Problem: Show that if $\kappa(s) = 0$ for all $s$, then the curve $\mathbf{r} = \mathbf{r}(s)$ is a straight line. (Here, $\kappa$ represents curvature.)
Attempt at solution: If $\kappa(s) = 0$ for all $s$, then \begin{align*} \frac{d\hat{T}}{ds} = \kappa \hat{N} = 0, \end{align*} where $\hat{N}$ is the unit principal normal. This means, however, that $\hat{T}(s)$ is constant.

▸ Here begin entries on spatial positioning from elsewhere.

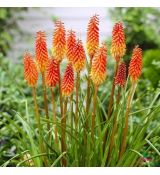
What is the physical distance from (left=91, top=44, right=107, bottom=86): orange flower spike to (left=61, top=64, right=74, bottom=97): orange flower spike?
12cm

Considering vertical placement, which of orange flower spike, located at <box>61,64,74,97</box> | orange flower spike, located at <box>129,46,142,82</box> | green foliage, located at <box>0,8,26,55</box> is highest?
orange flower spike, located at <box>129,46,142,82</box>

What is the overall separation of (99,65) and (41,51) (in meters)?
0.30

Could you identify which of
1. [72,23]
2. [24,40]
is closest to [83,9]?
[72,23]

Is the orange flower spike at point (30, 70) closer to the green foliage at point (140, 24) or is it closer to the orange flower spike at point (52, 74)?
the orange flower spike at point (52, 74)

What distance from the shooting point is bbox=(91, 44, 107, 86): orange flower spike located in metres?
2.89

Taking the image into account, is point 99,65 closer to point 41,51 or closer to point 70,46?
point 70,46

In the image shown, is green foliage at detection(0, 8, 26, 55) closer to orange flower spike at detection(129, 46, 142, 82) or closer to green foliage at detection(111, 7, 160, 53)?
green foliage at detection(111, 7, 160, 53)

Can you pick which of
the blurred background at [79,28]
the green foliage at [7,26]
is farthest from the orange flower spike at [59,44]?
the green foliage at [7,26]

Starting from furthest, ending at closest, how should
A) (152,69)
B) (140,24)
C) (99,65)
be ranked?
(140,24) → (152,69) → (99,65)

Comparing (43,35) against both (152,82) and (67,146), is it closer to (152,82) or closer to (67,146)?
(67,146)

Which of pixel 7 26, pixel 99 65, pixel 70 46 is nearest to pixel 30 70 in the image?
pixel 70 46

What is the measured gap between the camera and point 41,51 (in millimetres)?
2977

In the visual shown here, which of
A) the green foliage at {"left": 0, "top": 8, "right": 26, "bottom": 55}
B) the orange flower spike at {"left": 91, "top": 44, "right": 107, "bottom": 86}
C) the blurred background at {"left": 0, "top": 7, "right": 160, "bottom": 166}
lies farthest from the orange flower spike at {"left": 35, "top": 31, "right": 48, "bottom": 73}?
the green foliage at {"left": 0, "top": 8, "right": 26, "bottom": 55}
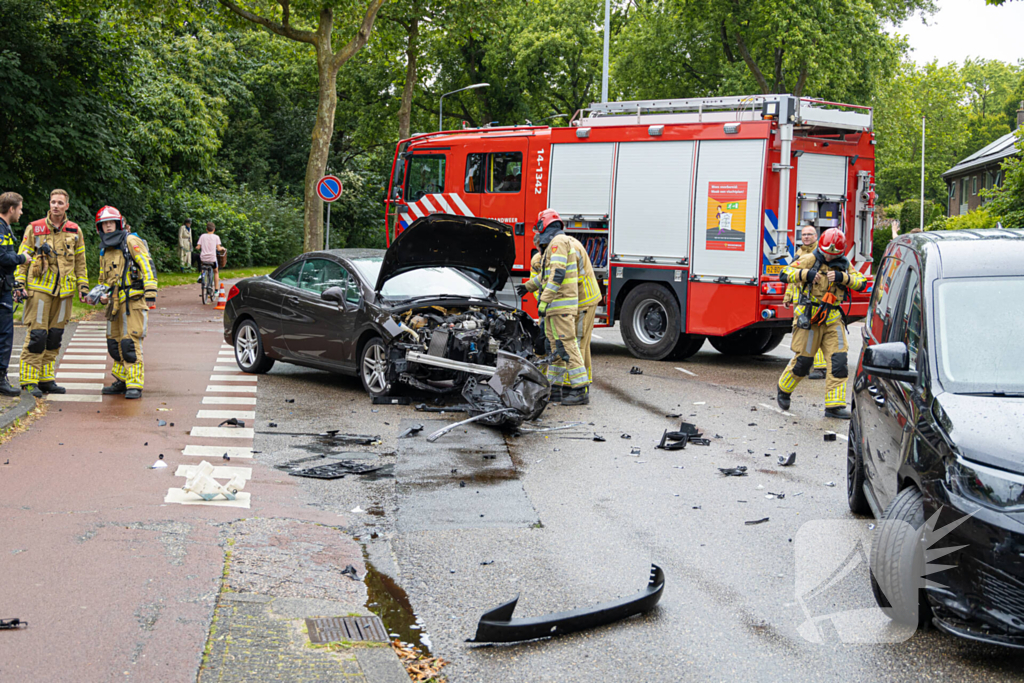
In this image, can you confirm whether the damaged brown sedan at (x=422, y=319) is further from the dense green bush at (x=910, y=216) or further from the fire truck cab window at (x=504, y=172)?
the dense green bush at (x=910, y=216)

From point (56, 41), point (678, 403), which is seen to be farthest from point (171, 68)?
point (678, 403)

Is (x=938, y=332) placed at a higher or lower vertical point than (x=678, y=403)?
higher

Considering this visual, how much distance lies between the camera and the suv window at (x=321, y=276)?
37.2ft

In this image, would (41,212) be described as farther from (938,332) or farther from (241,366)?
(938,332)

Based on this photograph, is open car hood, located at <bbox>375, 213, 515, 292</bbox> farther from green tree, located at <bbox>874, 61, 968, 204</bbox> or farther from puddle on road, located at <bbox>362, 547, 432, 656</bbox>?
green tree, located at <bbox>874, 61, 968, 204</bbox>

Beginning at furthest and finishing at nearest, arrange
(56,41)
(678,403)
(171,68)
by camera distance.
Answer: (171,68)
(56,41)
(678,403)

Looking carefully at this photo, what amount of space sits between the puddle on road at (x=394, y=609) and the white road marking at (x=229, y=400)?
547 centimetres

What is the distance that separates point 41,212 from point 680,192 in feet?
52.8

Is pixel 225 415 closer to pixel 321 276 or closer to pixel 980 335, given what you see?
pixel 321 276

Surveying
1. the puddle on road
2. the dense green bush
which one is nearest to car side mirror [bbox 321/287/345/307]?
the puddle on road

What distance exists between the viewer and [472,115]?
144 ft

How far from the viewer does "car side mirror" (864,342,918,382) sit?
15.4 ft

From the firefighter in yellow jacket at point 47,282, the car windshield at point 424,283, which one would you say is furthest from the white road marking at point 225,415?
the car windshield at point 424,283

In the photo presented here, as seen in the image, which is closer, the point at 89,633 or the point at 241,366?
the point at 89,633
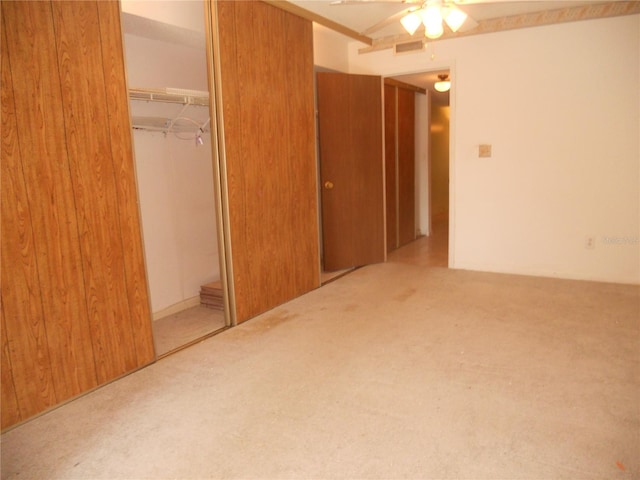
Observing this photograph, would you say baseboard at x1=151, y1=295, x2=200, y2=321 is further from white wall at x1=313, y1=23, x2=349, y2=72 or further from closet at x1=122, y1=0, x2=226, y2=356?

So can I now just conclude that $\mathbf{r}$ is a straight line?
Best Answer
You have argued with the normal vector ${\bf n}$, but this vector is only defined in points where $\kappa\ne0$. This brings us into a vicious circle. Argue as follows instead:
If the curve $\gamma:\>s\mapsto{\bf r}(s)$ is parametrized with respect to arc length then by definition $\kappa(s):=|\ddot{\bf r}(s)|$. The assumption $\kappa(s)\equiv0$ then implies $\ddot{\bf r}(s)\equiv{\bf 0}$, and this leads to ${\bf r}(s)={\bf a}+s {\bf u}$, where ${\bf u}$ is a unit vector.